O grupo móvel de fiscalização do Ministério do Trabalho e Emprego (MTE) libertou 11 trabalhadores que se encontravam em condições degradantes na fazenda de gado Agropecuária Rio Arataú S/A, localizada em Novo Repartimento (PA). Em nota divulgada pelo MTE, a situação dos trabalhadores é classificada como análoga à de escravos. A empresa nega que tenha empregado esse tipo de mão-de-obra.
A fazenda, que ocupa 48 mil hectares e possui rebanho composto por mais de 12 mil animais, faz parte do grupo Queiroz Galvão, conglomerado brasileiro multinacional que, além da agropecuária, atua também na exploração de petróleo e gás, siderurgia, transportes urbanos, concessões de serviços públicos e na área financeira.
A fiscalização começou no último dia 30, quando os auditores do MTE flagraram os trabalhadores vivendo sob barracos de palha e lona preta, sem acesso a água potável e instalações sanitárias. De acordo com o auditor fiscal do trabalho e chefe da operação, Klinger Moreira, eles haviam sido contratados por "gatos" – aliciadores de mão-de-obra a serviço do fazendeiro – e eram obrigados a comprar com seu salário os instrumentos de trabalho e proteção. Por lei, esses objetos têm que ser oferecidos gratuitamente pelo patrão.
A empresa se negou a pagar o montante referente à rescisão do contrato com os trabalhadores. "A filosofia deles é discutir tudo em juízo. Não admitem voluntariamente resolver o problema dos trabalhadores junto com o grupo móvel", reclama Klinger, que precisou utilizar verba do MTE para fornecer acomodação aos trabalhadores enquanto durava a operação.

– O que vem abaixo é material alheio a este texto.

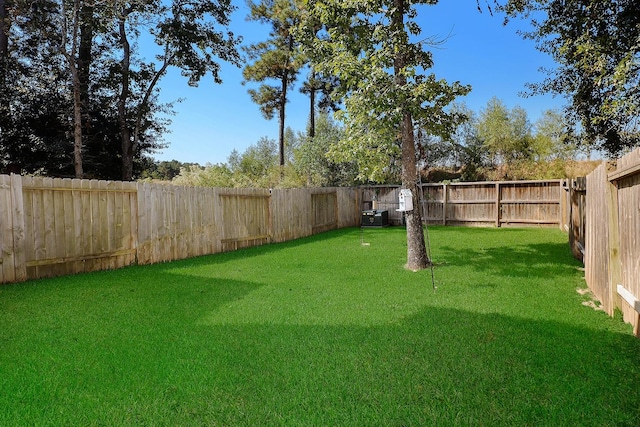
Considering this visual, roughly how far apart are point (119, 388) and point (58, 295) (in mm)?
3027

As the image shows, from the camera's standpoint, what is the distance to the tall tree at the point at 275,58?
60.0 ft

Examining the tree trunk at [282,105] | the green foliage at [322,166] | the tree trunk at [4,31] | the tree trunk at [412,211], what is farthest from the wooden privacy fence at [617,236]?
the tree trunk at [282,105]

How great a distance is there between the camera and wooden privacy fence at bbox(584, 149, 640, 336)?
9.37 ft

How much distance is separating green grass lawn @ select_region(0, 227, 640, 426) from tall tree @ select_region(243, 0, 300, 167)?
15.2 meters

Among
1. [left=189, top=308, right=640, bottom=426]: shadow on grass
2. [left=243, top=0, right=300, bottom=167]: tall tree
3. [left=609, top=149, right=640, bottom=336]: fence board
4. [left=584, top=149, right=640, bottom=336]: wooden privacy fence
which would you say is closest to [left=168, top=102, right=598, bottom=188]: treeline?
[left=243, top=0, right=300, bottom=167]: tall tree

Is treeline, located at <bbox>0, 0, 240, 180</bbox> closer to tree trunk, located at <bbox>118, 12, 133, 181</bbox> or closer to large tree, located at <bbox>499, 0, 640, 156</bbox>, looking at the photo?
tree trunk, located at <bbox>118, 12, 133, 181</bbox>

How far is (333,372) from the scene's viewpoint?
2479 mm

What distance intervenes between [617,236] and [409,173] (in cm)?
313

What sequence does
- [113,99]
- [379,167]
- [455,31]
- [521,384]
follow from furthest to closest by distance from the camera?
1. [113,99]
2. [379,167]
3. [455,31]
4. [521,384]

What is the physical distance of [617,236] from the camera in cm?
335

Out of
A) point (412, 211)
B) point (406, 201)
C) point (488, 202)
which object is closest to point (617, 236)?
point (406, 201)

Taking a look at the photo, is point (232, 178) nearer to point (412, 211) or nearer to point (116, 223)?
point (116, 223)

Por meio de sua assessoria de imprensa, a Agropecuária Rio Arataú publicou uma nota informando que nega as acusações de trabalho escravo e que "usou o instrumento de contrato de empreitada nos serviços realizados no local". Esse tipo de contrato prevê que a realização de uma determinada obra será levada a cabo por um empreiteiro contratado pelo proprietário.

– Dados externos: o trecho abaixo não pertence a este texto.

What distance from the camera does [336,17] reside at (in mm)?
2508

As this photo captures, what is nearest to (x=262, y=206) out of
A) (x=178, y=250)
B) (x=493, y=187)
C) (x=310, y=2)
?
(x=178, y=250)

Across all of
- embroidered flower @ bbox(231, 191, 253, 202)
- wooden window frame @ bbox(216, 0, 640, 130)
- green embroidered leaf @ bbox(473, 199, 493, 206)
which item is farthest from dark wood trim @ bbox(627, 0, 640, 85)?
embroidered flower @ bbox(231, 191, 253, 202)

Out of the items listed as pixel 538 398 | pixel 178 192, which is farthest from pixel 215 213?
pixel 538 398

A nota afirma ainda que "a empresa não aceitou a proposta dos fiscais do Ministério do Trabalho por entender que faltava segurança jurídica no acordo em questão, já que não havia nenhuma ação trabalhista em curso."
Os trabalhadores roçavam o pasto para a fazenda. De acordo com Klinger, a terceirização de mão-de-obra para realizar serviços essenciais ligados à atividade principal da empresa, como é o caso, é ilegal. "O empreiteiros são pessoas miseráveis, que vivem como os trabalhadores", acrescenta.
Armazém
Além dos trabalhadores resgatados, a fazenda empregava outras 66 pessoas que, de acordo com relatório divulgado pelo MTE, estavam em condições irregulares de trabalho. Uma delas era a utilização de um armazém que vendia gêneros de primeira necessidade em que os produtos eram comercializados sem que os trabalhadores soubessem o preço das mercadorias, e as compras eram descontadas do salário no final do mês.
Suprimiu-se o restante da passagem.